* WORK ORDER
Find the string "States" in the records. Copy every line it appears in.

* Saved data entries

= = = = =

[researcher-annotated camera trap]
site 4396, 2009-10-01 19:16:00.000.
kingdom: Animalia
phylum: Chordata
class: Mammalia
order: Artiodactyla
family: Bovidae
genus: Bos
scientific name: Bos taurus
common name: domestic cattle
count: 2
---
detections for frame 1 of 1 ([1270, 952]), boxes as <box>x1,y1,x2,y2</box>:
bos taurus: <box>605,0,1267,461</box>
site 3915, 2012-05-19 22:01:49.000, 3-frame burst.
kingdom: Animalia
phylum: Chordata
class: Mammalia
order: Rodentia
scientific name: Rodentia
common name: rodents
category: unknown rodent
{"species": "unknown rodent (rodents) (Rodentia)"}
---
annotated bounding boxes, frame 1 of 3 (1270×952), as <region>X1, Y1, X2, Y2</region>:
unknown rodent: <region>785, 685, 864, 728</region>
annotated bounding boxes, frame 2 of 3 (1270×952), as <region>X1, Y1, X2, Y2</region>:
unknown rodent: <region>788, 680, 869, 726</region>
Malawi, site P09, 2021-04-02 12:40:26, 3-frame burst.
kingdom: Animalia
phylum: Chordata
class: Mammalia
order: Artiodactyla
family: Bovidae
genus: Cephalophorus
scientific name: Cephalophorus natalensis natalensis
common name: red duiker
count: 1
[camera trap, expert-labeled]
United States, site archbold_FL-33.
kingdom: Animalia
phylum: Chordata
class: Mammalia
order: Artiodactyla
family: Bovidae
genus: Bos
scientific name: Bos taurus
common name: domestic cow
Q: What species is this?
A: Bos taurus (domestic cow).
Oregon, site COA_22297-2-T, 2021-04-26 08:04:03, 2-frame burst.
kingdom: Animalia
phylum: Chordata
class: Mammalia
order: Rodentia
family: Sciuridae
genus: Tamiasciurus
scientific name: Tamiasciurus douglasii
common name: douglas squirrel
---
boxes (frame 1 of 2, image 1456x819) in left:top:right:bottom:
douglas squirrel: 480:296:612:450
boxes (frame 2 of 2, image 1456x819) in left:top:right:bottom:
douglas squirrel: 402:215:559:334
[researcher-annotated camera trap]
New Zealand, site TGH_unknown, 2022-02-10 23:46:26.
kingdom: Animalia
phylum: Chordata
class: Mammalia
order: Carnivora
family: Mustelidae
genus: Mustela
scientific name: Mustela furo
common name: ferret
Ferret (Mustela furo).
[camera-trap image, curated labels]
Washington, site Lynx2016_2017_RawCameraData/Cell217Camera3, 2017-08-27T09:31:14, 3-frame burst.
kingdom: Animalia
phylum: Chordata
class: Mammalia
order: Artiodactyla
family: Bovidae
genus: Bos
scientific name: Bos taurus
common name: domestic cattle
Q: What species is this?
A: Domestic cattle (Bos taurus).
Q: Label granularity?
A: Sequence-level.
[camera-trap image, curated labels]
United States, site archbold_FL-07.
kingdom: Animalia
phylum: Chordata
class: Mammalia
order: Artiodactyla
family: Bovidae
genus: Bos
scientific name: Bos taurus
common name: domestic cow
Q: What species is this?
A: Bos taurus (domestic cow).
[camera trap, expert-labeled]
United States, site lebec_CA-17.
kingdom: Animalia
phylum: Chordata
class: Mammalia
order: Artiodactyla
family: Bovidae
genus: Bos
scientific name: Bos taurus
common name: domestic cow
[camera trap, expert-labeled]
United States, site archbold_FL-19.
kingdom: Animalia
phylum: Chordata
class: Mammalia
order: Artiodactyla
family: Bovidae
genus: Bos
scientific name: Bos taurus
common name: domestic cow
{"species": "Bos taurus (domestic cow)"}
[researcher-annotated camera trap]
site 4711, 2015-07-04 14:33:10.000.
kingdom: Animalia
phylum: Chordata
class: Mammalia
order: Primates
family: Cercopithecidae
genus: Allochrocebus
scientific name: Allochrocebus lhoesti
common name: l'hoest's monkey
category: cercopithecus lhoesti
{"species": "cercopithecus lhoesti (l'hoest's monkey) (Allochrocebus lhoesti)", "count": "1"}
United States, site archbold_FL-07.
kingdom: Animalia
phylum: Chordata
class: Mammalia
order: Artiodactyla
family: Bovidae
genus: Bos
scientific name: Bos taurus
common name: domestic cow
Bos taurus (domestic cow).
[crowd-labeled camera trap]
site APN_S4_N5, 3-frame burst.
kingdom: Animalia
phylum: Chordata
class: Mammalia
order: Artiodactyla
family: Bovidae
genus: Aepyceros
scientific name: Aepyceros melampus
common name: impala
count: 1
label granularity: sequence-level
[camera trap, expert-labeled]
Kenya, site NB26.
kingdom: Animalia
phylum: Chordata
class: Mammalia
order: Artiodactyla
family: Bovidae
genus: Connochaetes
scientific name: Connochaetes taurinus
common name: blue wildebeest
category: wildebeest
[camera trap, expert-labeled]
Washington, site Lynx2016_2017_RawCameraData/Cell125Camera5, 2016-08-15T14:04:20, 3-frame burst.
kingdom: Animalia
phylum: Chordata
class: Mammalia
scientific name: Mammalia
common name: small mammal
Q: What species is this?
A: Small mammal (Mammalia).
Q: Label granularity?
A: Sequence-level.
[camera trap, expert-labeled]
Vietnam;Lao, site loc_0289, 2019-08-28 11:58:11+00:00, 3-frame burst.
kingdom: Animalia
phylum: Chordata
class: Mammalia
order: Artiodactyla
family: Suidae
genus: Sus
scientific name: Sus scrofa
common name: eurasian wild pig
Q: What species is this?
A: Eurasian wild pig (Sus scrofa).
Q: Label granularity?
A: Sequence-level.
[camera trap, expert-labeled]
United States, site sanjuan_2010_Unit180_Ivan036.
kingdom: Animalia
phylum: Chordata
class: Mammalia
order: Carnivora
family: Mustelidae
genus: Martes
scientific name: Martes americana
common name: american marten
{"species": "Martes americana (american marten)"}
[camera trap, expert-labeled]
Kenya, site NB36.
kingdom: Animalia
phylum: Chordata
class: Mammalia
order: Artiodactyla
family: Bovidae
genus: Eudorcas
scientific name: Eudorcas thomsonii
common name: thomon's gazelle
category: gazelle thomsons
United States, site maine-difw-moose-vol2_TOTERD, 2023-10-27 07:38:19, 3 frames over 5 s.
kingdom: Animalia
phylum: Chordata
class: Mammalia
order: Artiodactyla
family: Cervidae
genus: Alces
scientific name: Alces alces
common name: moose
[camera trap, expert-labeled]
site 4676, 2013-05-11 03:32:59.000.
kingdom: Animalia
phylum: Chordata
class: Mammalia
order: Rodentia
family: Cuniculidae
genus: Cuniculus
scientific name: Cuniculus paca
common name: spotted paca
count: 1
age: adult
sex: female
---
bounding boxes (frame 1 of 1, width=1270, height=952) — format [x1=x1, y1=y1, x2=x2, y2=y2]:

= = = = =

* EXERCISE SOLUTION
United States, site archbold_FL-33.
United States, site archbold_FL-07.
United States, site lebec_CA-17.
United States, site archbold_FL-19.
United States, site archbold_FL-07.
United States, site sanjuan_2010_Unit180_Ivan036.
United States, site maine-difw-moose-vol2_TOTERD, 2023-10-27 07:38:19, 3 frames over 5 s.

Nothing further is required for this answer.